===== Dataset excerpts =====
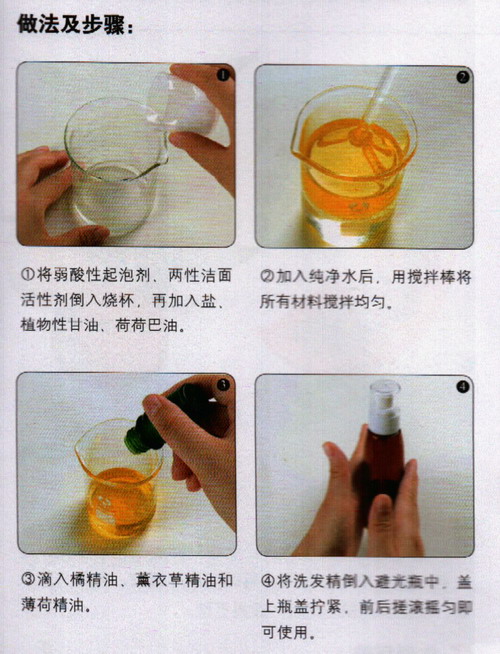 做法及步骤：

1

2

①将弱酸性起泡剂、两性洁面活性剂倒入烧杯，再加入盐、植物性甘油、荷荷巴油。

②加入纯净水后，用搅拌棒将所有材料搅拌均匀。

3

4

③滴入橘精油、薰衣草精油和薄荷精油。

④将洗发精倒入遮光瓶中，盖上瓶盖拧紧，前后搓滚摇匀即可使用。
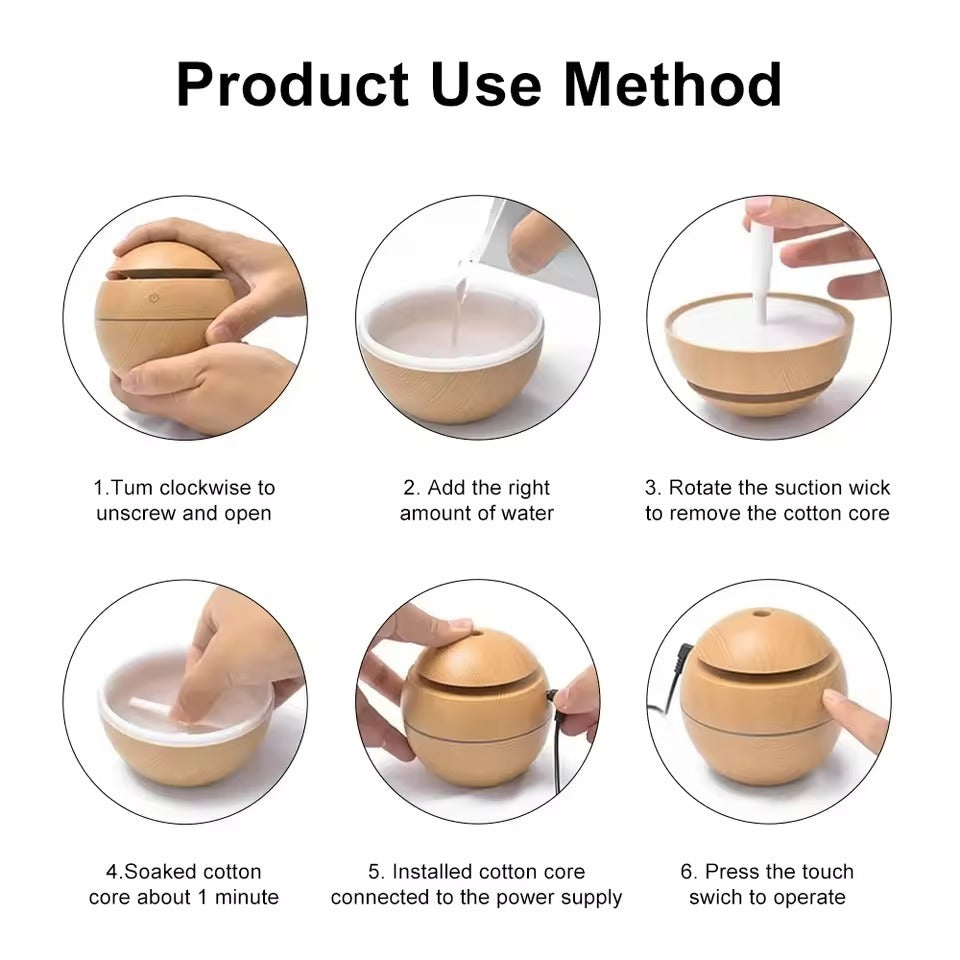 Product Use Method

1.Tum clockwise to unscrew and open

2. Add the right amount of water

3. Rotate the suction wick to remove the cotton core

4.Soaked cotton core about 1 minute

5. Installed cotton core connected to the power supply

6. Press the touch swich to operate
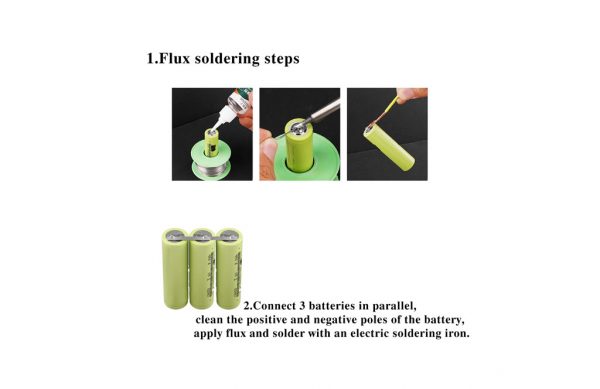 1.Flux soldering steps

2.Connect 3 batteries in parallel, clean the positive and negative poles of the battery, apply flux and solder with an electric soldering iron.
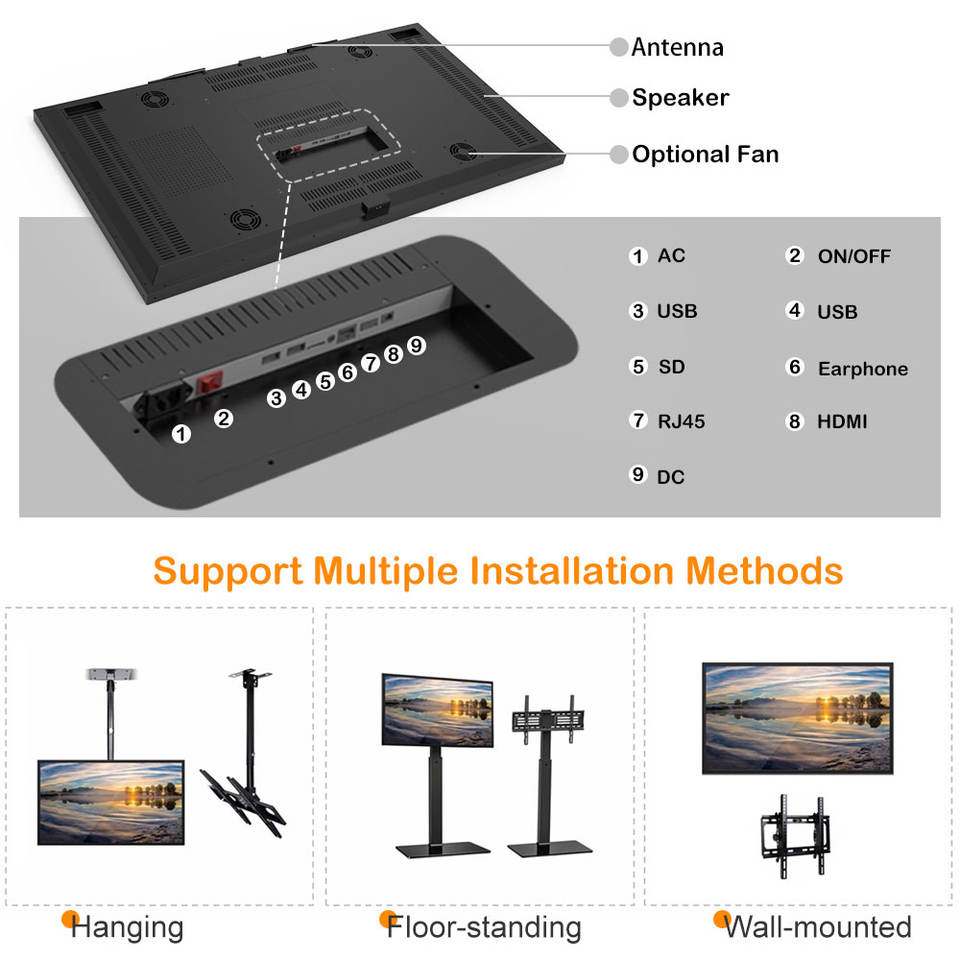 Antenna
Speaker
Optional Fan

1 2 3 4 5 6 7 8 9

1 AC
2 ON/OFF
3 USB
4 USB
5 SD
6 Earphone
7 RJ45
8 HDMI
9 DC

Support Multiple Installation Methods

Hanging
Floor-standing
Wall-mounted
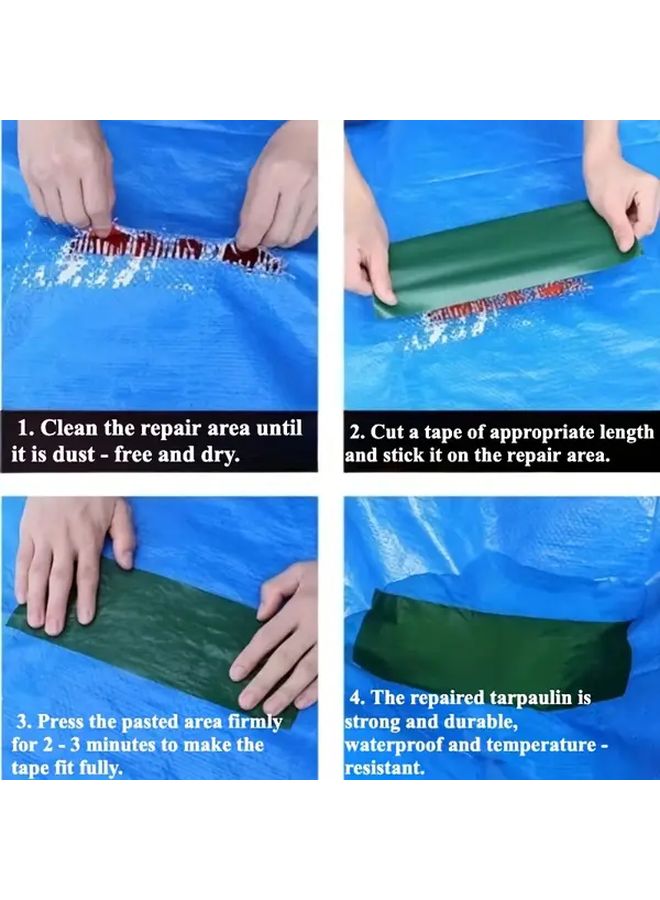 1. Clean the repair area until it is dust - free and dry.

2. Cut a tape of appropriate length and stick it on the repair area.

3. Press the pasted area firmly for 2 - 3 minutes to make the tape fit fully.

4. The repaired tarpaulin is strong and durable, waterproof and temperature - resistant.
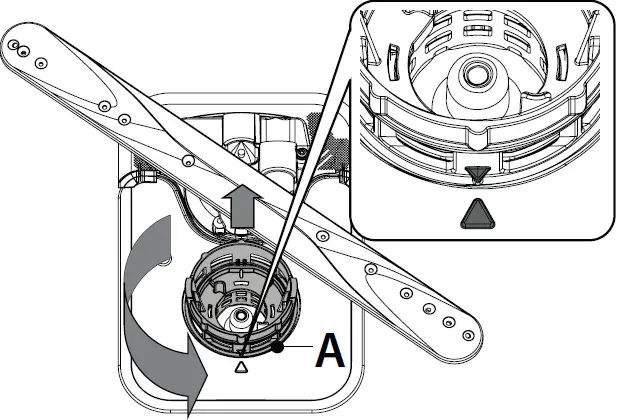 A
=====
Directions: Go through the material above and report each line containing "cotton".

Solution:
3. Rotate the suction wick to remove the cotton core
4.Soaked cotton core about 1 minute
5. Installed cotton core connected to the power supply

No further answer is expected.